Urge entrare nell’era digitale e nel marketing moderno.

«La vendita online è tutta da sviluppare, il mio sistema ha fatto il suo tempo. Anche perché sono tra i pochi che pagano i diritti d’autore e non pubblicano a pagamento. Le entrate vengono solo dalle vendite e i distributori vogliono anche il 60% dell’incasso».

Ci vuole il collaboratore giusto?

«Il sito c’è, ma serve chi sappia manovrarlo».

Come nacque Santi Quaranta?

«Avevo tentato di evitare la chiusura di Città armoniosa, la casa editrice di Reggio Emilia per la quale traducevo i grandi francesi. Aveva un catalogo pregiato, ma i soci litigavano. Una volta venduto il magazzino, ci dividemmo gli incassi. Città armoniosa si rimise in sesto per un po’, ma poi chiuse, mentre io cominciai a chiedermi perché dovevo vendere i libri degli altri».

Da qui all’idea della sua etichetta il passo fu breve?

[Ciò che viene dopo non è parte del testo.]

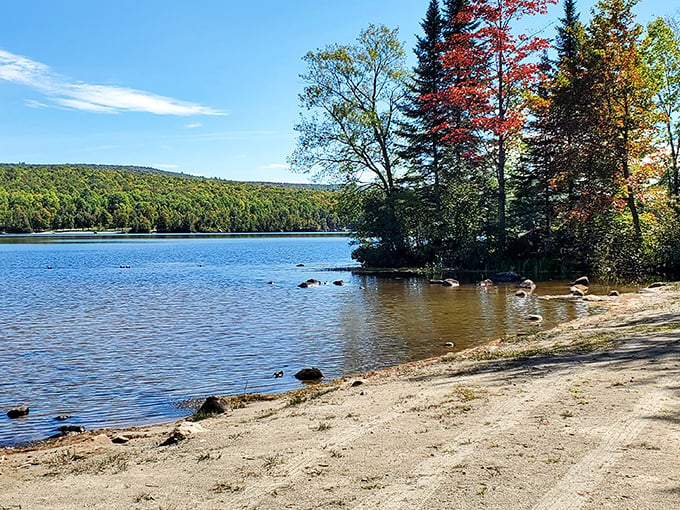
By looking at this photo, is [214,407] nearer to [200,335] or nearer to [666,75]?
[200,335]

«Mica tanto. Non volevo creare un’editrice clericale e musona, ma una casa che avesse la genuinità delle focacce e dei vini veneti. Perciò era importante la narrativa: credo sia lo strumento più rivelatore della condizione umana, più ancora della teologia. A quel punto c’era il problema del nome».

Risolto come?

«Con il sociologo Ulderico Bernardi e l’editore e amico Giampaolo Picari scegliemmo Santi Quaranta, dal nome di una delle porte delle mura trevigiane. Mi convinse la storia dei martiri di Sebaste che nel 320 morirono perché non si piegarono all’imperatore romano: c’era l’indipendenza dal potere. Nel XVI° secolo la porta fu aggiornata dai dogi veneziani e vi comparve il leone di san Marco: c’era l’identità; che io interpreto come veicolo di cultura e di lingua».

Un’editrice periferica?

«Una casa testimone delle piccole patrie dell’Alpe Adria, animate dal brio e dall’operosità dell’umanesimo cristiano».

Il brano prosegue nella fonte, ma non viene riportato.